Los procesos de reforma policial se han visto entrampados, incluida la dignificación de las condiciones de trabajo de los agentes: lugar adecuado para el descanso, alimentación, provisión de equipo, entrenamiento constante y acceso a ascensos por méritos. Los últimos gobiernos se han encargado de truncar las mejoras con remociones antojadizas de oficiales serios y capaces que hacían estorbo a agendas oscuras.
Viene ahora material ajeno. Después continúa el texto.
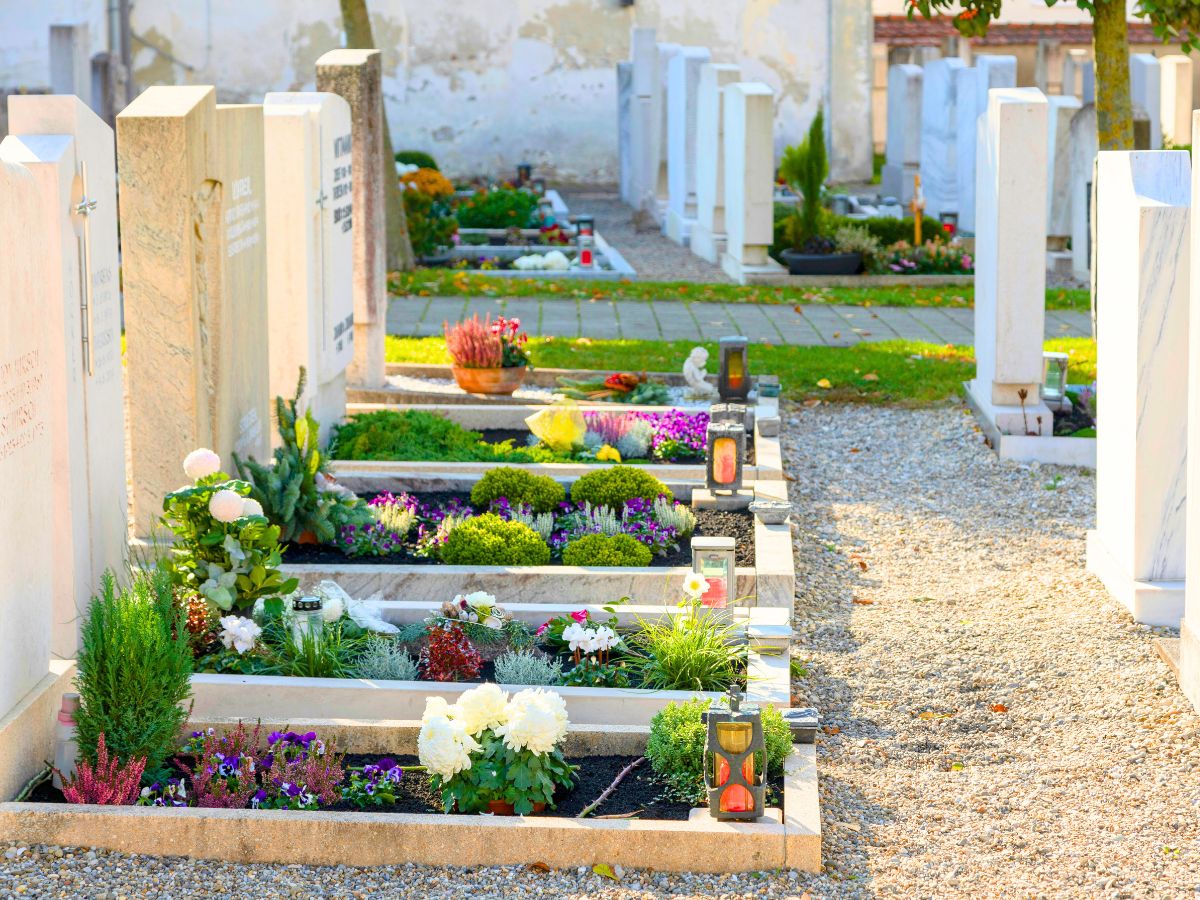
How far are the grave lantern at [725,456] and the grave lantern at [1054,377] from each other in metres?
3.01

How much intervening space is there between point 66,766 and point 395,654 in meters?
1.20

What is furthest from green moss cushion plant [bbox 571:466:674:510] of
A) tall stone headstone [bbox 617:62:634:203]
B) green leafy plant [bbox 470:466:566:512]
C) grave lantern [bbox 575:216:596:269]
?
tall stone headstone [bbox 617:62:634:203]

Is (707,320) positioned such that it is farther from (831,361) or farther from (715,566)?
(715,566)

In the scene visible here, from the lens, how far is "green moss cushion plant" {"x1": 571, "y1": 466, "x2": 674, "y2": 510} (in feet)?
25.5

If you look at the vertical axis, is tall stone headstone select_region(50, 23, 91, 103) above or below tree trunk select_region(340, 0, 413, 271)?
above

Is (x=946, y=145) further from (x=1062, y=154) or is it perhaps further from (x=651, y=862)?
(x=651, y=862)

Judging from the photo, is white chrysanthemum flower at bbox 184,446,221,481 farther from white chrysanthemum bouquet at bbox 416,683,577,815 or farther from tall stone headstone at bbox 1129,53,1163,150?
tall stone headstone at bbox 1129,53,1163,150

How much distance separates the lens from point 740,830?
452 cm

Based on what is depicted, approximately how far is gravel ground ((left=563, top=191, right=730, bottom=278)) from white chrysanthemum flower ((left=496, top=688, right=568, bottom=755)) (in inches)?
484

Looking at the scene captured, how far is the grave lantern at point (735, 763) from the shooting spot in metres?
4.57

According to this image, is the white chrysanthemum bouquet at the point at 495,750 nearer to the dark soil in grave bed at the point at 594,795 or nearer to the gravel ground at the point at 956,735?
the dark soil in grave bed at the point at 594,795

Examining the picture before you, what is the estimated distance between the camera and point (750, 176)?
16.4 metres

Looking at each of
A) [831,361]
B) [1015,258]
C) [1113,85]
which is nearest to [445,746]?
[1015,258]

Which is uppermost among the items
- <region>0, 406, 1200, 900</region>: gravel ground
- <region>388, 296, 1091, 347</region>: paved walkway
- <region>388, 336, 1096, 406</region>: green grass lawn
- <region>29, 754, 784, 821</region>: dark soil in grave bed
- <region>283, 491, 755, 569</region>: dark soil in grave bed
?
<region>388, 296, 1091, 347</region>: paved walkway
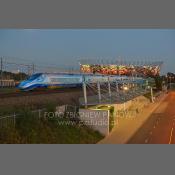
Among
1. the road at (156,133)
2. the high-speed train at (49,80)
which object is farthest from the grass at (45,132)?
the high-speed train at (49,80)

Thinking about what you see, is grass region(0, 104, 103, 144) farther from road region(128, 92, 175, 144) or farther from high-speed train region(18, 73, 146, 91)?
high-speed train region(18, 73, 146, 91)

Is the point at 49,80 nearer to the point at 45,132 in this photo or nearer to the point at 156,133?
the point at 156,133

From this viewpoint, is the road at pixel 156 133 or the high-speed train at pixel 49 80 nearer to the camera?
the road at pixel 156 133

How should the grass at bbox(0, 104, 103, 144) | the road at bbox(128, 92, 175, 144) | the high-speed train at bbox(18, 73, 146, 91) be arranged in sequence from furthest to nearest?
1. the high-speed train at bbox(18, 73, 146, 91)
2. the road at bbox(128, 92, 175, 144)
3. the grass at bbox(0, 104, 103, 144)

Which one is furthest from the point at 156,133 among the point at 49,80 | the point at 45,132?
the point at 49,80

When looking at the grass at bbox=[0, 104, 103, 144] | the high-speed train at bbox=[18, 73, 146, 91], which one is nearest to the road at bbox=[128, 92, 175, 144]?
the grass at bbox=[0, 104, 103, 144]

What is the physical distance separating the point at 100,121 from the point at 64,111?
2379 millimetres

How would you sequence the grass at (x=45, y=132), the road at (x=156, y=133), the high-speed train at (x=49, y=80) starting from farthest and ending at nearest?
the high-speed train at (x=49, y=80) < the road at (x=156, y=133) < the grass at (x=45, y=132)

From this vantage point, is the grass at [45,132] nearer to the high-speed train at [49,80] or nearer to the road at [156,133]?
the road at [156,133]

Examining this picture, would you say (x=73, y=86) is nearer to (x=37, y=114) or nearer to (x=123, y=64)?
(x=123, y=64)

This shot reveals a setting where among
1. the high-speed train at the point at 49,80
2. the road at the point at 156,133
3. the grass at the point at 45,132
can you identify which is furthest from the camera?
the high-speed train at the point at 49,80

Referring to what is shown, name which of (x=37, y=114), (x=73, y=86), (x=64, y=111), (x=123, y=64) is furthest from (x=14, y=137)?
(x=123, y=64)

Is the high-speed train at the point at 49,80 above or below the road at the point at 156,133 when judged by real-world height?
above

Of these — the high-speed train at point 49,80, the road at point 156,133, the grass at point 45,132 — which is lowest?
the road at point 156,133
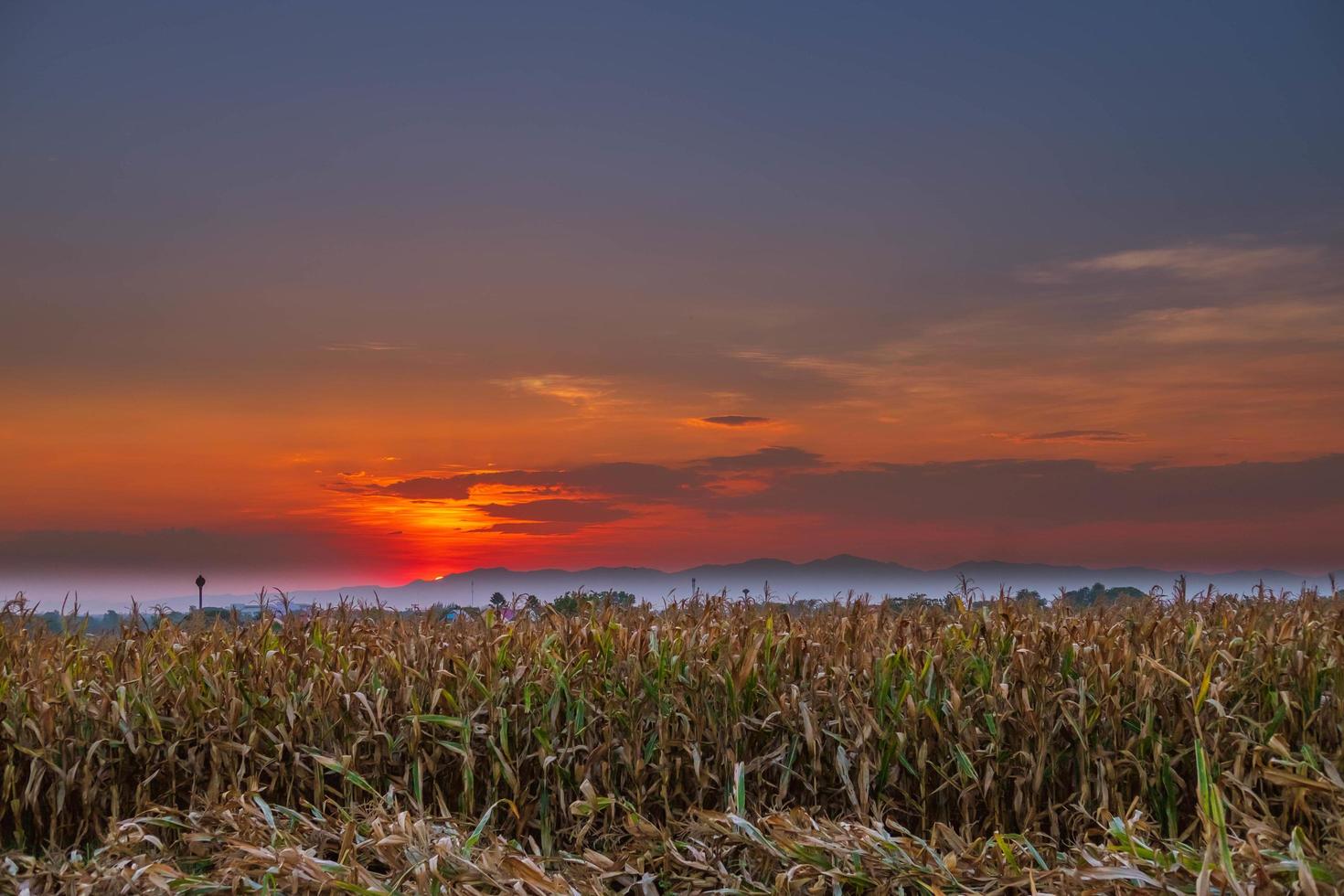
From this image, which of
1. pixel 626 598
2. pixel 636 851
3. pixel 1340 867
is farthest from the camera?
pixel 626 598

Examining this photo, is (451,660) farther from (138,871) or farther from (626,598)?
(138,871)

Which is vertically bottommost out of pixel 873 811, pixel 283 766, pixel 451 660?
pixel 873 811

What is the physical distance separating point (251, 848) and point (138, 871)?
434 mm

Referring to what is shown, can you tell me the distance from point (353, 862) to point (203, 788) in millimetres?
2154

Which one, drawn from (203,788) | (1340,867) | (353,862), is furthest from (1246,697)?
(203,788)

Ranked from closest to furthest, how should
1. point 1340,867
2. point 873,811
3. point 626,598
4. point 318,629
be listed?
point 1340,867 < point 873,811 < point 318,629 < point 626,598

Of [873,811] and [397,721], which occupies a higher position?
[397,721]

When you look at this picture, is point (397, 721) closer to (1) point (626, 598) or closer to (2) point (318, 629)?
(2) point (318, 629)

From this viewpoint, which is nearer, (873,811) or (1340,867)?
(1340,867)

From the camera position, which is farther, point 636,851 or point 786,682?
point 786,682

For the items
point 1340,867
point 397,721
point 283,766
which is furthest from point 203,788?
point 1340,867

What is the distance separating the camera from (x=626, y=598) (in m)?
6.68

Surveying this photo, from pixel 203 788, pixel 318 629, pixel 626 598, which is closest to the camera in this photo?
pixel 203 788

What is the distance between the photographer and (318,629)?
626 centimetres
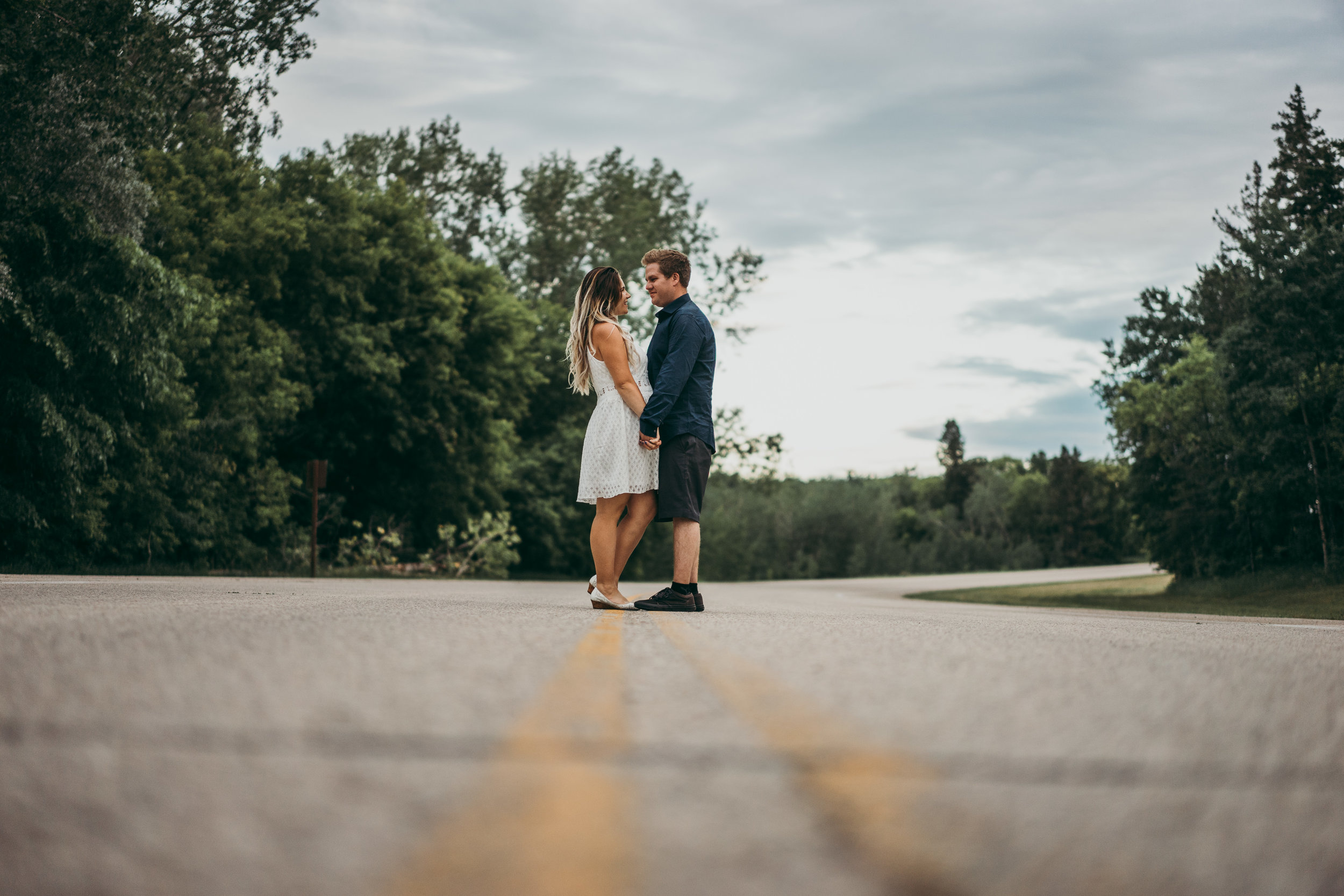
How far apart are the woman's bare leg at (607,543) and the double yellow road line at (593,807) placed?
4608mm

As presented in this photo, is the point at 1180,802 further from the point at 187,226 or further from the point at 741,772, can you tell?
the point at 187,226

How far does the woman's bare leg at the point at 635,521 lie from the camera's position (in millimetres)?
7281

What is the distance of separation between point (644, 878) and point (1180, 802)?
2.94 feet

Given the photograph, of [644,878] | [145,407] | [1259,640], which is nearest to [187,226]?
[145,407]

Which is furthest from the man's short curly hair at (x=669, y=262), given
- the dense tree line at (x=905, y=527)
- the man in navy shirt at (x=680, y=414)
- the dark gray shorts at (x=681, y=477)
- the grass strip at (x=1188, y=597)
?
the dense tree line at (x=905, y=527)

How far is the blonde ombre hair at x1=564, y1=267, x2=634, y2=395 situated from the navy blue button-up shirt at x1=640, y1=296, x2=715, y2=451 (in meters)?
0.28

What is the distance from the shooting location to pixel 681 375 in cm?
713

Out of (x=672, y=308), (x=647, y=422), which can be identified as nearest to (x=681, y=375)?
(x=647, y=422)

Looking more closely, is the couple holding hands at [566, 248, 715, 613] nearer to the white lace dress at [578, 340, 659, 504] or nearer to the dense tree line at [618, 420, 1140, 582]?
the white lace dress at [578, 340, 659, 504]

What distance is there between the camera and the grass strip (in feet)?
71.0

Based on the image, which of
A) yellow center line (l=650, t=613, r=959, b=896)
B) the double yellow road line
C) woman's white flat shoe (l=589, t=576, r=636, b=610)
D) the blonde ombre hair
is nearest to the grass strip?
woman's white flat shoe (l=589, t=576, r=636, b=610)

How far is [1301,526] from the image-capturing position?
109 ft

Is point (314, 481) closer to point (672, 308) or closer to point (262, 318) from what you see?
point (262, 318)

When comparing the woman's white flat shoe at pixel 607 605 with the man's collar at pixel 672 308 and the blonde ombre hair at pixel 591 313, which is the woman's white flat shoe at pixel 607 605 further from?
the man's collar at pixel 672 308
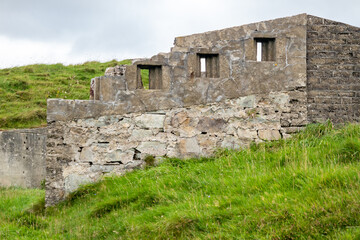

El Ministerio Público debe asumir su papel en la atención de estas denuncias, puesto que nadie está libre de caer en uno de esos retenes sin supervisión. Así también debería ya tener, la fiscal general, resultados tangibles sobre los graves sucesos de noviembre en que la Policía permitió a supuestos manifestantes incendiar ventanas del Congreso pero agredió a civiles, y hasta familias, concentradas pacíficamente en la Plaza de la Constitución, con la obvia intención de atemorizar. El informe es necesario, puesto que ayer mismo la alianza oficialista volvió a sabotear la interpelación del ministro de Gobernación Gendri Reyes, precisamente por el caótico actuar policial de noviembre, el cual puede ser un caso de abuso o incapacidad de gestión, y en cualquiera de los dos casos debe de rendir cuentas.